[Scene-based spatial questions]
━━━

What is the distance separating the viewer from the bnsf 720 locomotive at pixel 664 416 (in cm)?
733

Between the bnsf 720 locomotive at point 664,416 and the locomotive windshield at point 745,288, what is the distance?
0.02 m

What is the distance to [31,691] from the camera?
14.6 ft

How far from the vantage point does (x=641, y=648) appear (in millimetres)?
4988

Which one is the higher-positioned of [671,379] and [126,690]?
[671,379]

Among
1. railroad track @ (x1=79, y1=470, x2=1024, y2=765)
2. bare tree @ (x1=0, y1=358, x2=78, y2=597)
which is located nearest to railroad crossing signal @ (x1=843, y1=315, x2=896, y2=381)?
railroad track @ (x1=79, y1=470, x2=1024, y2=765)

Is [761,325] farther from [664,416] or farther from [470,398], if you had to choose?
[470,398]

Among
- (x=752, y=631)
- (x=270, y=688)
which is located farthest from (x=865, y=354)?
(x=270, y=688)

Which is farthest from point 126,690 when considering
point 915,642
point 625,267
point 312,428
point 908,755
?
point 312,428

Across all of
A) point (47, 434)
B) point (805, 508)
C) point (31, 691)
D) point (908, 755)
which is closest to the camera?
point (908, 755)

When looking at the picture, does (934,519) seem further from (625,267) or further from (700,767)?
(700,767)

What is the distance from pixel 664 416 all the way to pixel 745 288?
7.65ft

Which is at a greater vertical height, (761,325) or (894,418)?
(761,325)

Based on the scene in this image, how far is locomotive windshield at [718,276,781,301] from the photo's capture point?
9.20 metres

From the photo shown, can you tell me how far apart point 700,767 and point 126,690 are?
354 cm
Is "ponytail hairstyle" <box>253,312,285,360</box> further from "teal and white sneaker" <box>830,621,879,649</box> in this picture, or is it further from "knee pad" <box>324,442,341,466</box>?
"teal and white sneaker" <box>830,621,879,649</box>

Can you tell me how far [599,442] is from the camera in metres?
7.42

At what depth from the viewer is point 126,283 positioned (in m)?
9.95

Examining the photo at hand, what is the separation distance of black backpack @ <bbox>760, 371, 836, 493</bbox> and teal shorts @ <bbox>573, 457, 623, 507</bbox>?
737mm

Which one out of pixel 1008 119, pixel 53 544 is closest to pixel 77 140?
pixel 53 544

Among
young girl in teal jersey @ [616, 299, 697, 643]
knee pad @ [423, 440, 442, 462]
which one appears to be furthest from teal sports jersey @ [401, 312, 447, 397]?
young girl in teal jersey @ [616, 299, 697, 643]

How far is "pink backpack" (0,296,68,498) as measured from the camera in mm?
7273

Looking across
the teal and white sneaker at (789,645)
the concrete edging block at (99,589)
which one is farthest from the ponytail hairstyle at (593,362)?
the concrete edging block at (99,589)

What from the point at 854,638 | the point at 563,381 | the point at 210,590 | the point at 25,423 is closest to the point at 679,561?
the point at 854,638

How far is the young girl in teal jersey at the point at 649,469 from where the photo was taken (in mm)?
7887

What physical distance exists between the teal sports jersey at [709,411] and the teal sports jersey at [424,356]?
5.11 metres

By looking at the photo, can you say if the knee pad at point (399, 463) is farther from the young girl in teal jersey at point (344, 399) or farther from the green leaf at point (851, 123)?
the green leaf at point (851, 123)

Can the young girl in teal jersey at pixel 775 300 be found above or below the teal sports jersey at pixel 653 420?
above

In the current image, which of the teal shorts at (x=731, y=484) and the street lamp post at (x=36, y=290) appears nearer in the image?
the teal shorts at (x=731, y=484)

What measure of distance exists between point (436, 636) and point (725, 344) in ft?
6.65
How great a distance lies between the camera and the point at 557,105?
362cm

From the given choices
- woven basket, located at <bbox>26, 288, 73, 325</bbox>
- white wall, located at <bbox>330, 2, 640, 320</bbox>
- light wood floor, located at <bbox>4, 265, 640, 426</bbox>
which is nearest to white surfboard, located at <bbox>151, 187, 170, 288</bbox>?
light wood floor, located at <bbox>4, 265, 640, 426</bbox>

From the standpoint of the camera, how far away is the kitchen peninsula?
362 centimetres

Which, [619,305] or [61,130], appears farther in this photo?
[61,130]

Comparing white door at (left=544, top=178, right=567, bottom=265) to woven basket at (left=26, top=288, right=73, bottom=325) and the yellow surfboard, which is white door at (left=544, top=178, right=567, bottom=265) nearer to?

━━━

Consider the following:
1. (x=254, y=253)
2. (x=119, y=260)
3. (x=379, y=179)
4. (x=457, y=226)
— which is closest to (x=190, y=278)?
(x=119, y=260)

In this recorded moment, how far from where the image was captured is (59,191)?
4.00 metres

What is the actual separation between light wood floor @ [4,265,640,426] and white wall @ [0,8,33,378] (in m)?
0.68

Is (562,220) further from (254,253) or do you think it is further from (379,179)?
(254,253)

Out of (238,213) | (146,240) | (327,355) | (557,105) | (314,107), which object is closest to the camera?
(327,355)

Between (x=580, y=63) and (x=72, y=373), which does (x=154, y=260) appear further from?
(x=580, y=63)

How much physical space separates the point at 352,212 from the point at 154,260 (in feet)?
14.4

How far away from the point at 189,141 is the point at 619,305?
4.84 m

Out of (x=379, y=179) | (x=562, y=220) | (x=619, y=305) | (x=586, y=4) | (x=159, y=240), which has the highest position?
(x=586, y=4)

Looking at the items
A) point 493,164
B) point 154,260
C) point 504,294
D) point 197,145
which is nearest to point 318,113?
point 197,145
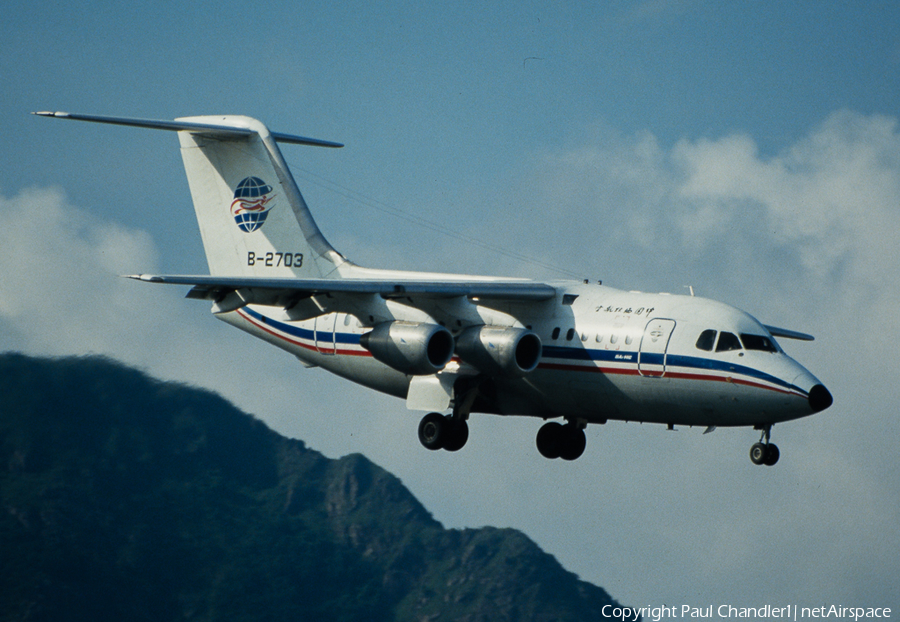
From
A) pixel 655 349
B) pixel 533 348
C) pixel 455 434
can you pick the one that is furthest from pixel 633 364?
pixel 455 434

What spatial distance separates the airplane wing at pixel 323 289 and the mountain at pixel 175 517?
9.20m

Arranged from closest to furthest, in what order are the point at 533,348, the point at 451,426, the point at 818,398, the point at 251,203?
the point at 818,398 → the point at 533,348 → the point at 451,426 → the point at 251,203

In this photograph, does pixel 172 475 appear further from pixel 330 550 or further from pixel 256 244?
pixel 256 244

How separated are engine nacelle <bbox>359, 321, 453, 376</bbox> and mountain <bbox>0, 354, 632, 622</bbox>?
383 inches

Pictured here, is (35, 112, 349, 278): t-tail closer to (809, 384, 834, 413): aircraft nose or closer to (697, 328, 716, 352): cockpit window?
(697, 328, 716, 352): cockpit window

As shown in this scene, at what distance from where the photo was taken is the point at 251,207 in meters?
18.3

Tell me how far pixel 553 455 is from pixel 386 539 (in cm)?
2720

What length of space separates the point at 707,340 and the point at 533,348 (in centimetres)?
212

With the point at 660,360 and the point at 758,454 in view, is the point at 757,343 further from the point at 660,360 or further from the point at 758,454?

━━━

▶ REQUEST
Format the stretch of the entries above, from the line containing "From the given choices" through the line containing "Comparing white door", as a numbered list with the blank lines left out.

▶ THE OUTPUT
1. From the given choices
2. - woven basket, located at <bbox>26, 288, 73, 325</bbox>
3. - white wall, located at <bbox>330, 2, 640, 320</bbox>
4. - light wood floor, located at <bbox>4, 265, 640, 426</bbox>
5. which is nearest to white surfboard, located at <bbox>151, 187, 170, 288</bbox>?
6. light wood floor, located at <bbox>4, 265, 640, 426</bbox>
7. From the standpoint of the camera, how far away is the kitchen peninsula?
8. 362 centimetres
9. Which, [619,305] or [61,130], appears farther in this photo?
10. [61,130]
11. Comparing white door at (left=544, top=178, right=567, bottom=265) to woven basket at (left=26, top=288, right=73, bottom=325) and the yellow surfboard, which is white door at (left=544, top=178, right=567, bottom=265) nearer to?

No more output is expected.